In 1953, she took a job as first cook and pastry and salad specialist at the Oxford Academy in Pleasantville, N.J., where she worked until retiring in 1965.

Mrs. Walton spent the week days in New Jersey but came home to Washington on weekends to be with her family.

She was a member of the Second New Saint Paul Baptist Church in Washington where she had belonged to the Pastor's Aid Club. She also was a member of Elks Lodge No. 85.

In May 1978, she was awarded a Mayor's Citation for older Americans for her years of service in the city. The award was sponsored by the Green Valley S.N.A.S. Club.

She was the widow of McCartha Mason, a retired master cement mason and former church elder, who died in 1977.

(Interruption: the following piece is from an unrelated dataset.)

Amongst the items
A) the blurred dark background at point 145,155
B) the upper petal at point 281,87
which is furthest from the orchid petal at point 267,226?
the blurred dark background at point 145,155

Mrs. Walton was born in Bethel, N.C., and educated in the public schools of Pitt County, N.C. The left North Carolina and came to Washington in 1923, when she and her husband eloped.

Prior to opening her boarding house, she had worked as a pastry cook at the Twinberry Coffee Shop at the YWCA at 9th Street and Rhode Island Avenue NW.

She is survived by a son, Oscar Walton, and a daughter, Nancy L. Ross, both of Washington; two other daughters, Marie Silver, of Indianapolis, and Theresa Brown, of Potomac; a brother, John Clark, of Philadelphia; 16 grandchildren, and nine greatgrandchildren.